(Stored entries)
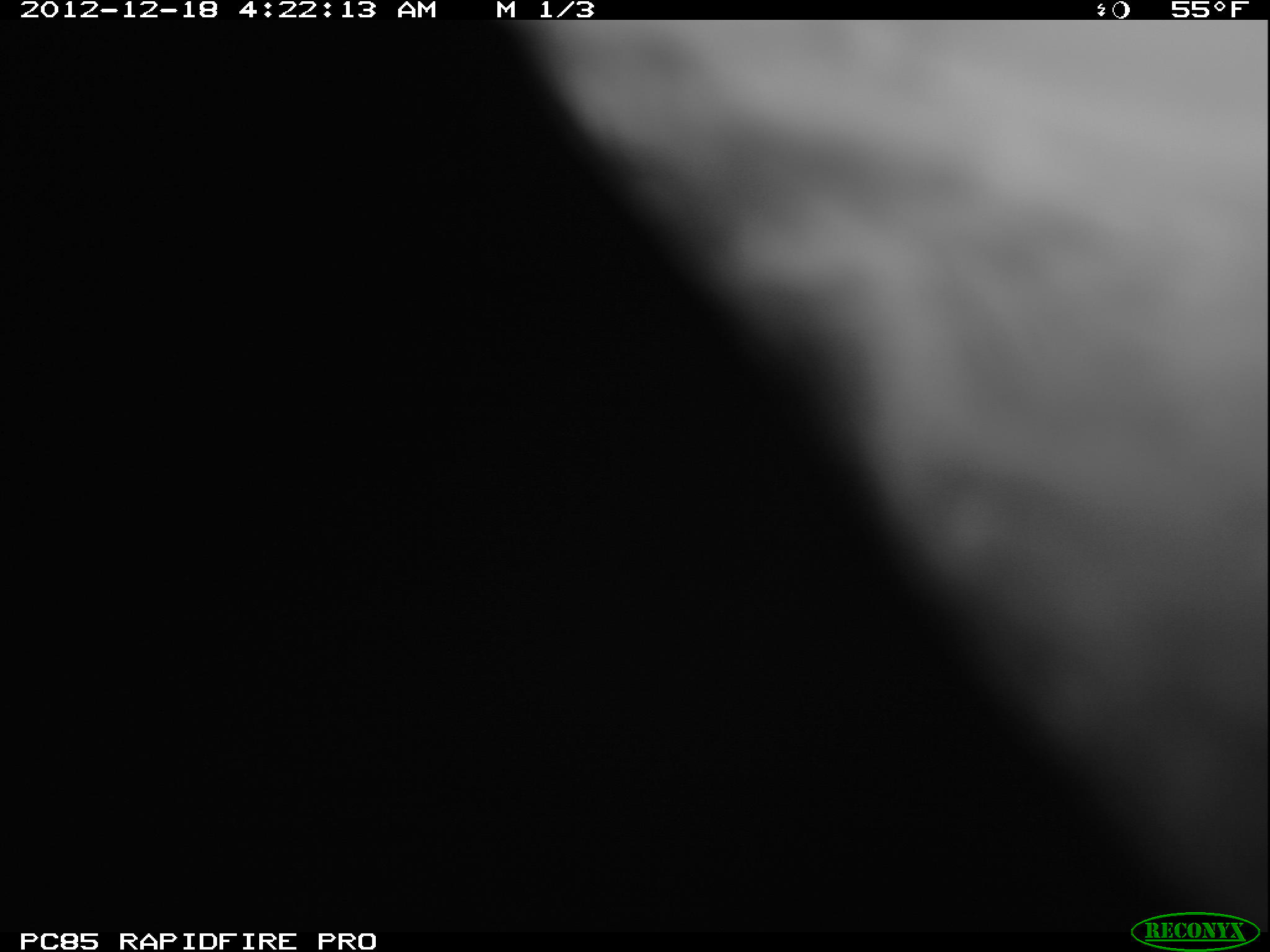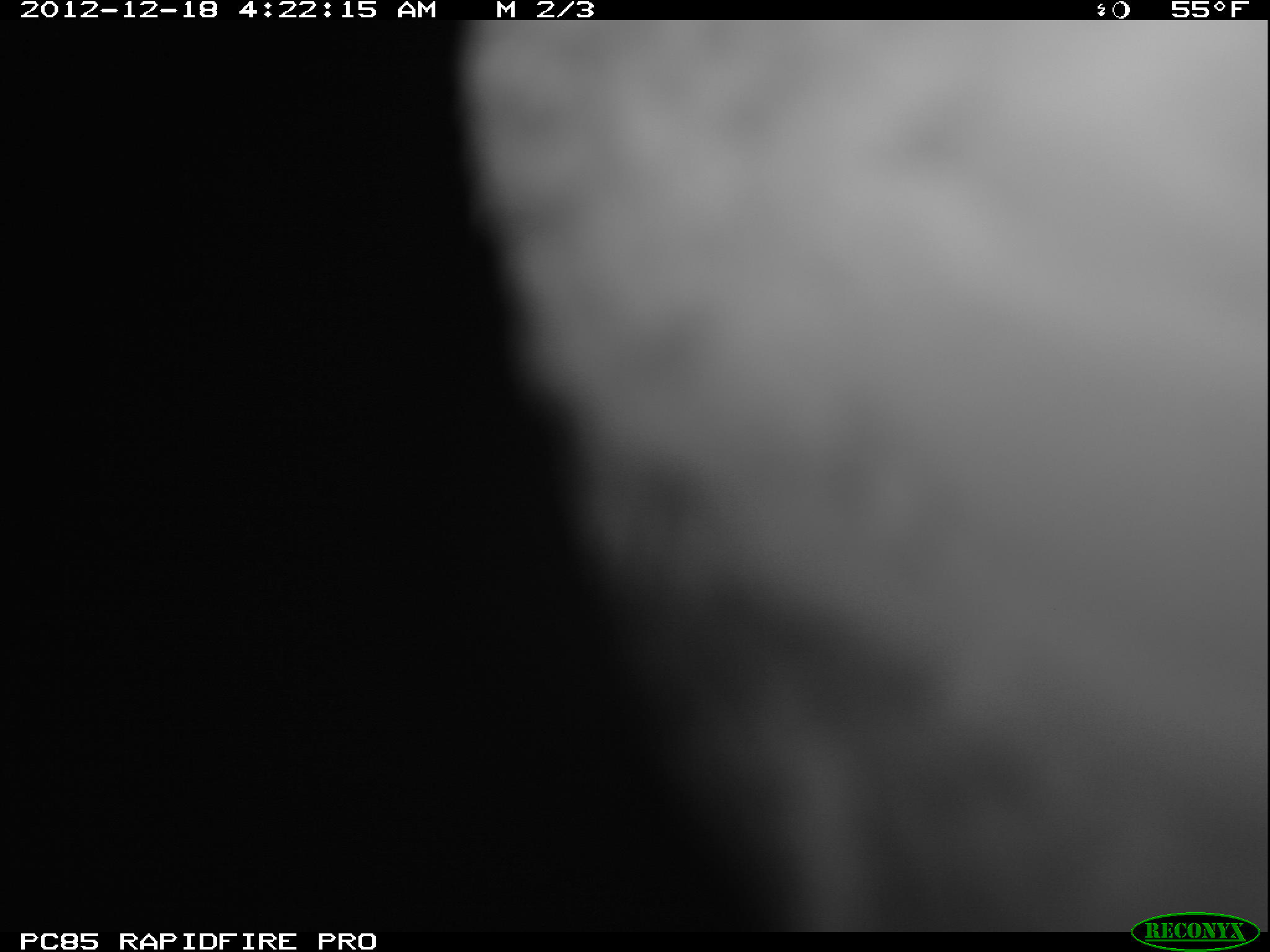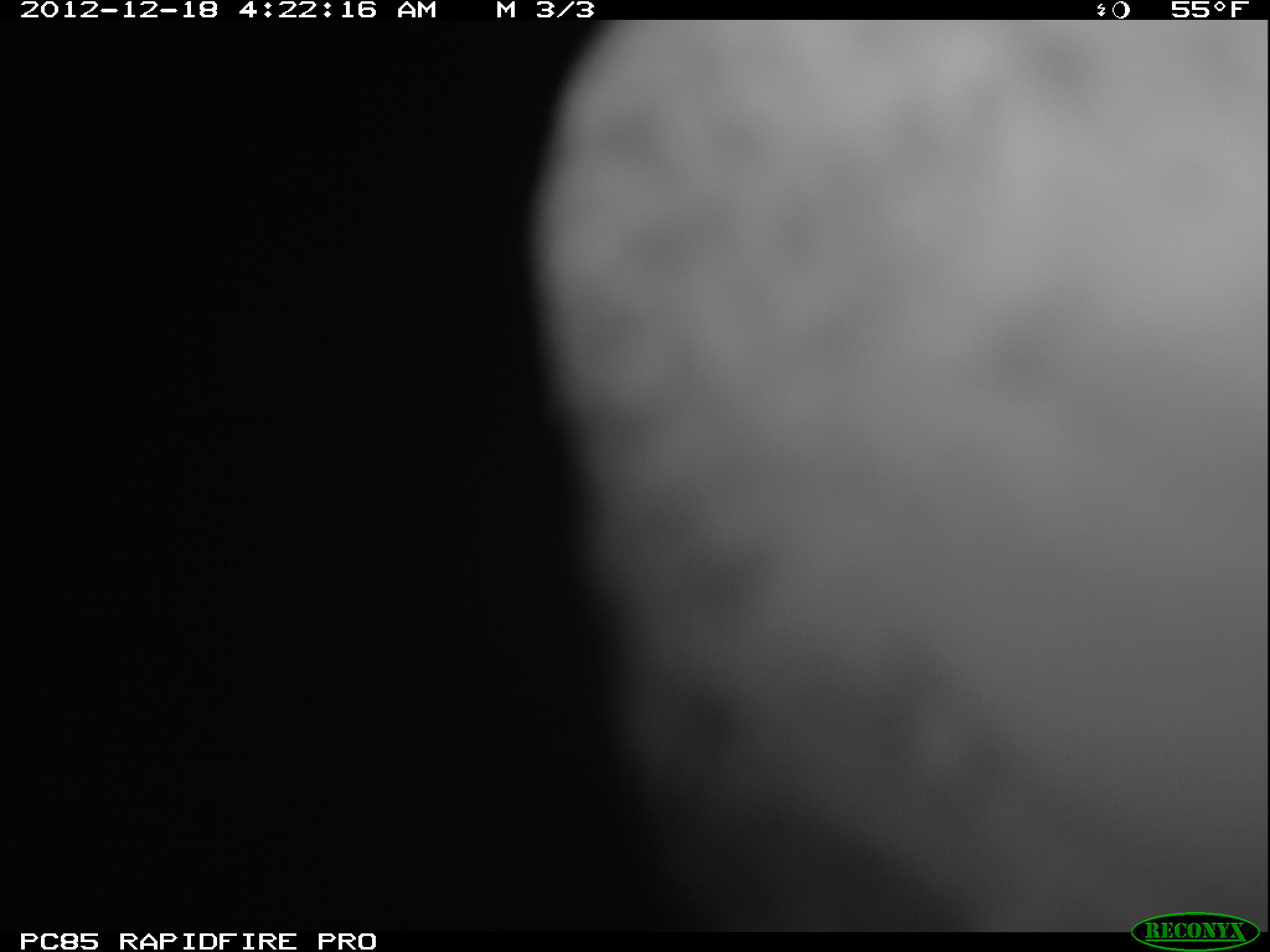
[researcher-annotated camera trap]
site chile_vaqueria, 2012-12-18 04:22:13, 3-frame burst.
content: unidentified animal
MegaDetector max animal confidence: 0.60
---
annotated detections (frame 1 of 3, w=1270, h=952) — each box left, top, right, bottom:
unknown: 516, 21, 1270, 840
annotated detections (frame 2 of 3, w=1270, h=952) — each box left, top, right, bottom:
unknown: 452, 19, 1270, 906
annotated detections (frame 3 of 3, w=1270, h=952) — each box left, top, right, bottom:
unknown: 518, 20, 1270, 907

• Problem description
Copy, without any change, the lines from the one that contains "annotated detections (frame 1" to the final line of the entries above.

• Solved exercise
annotated detections (frame 1 of 3, w=1270, h=952) — each box left, top, right, bottom:
unknown: 516, 21, 1270, 840
annotated detections (frame 2 of 3, w=1270, h=952) — each box left, top, right, bottom:
unknown: 452, 19, 1270, 906
annotated detections (frame 3 of 3, w=1270, h=952) — each box left, top, right, bottom:
unknown: 518, 20, 1270, 907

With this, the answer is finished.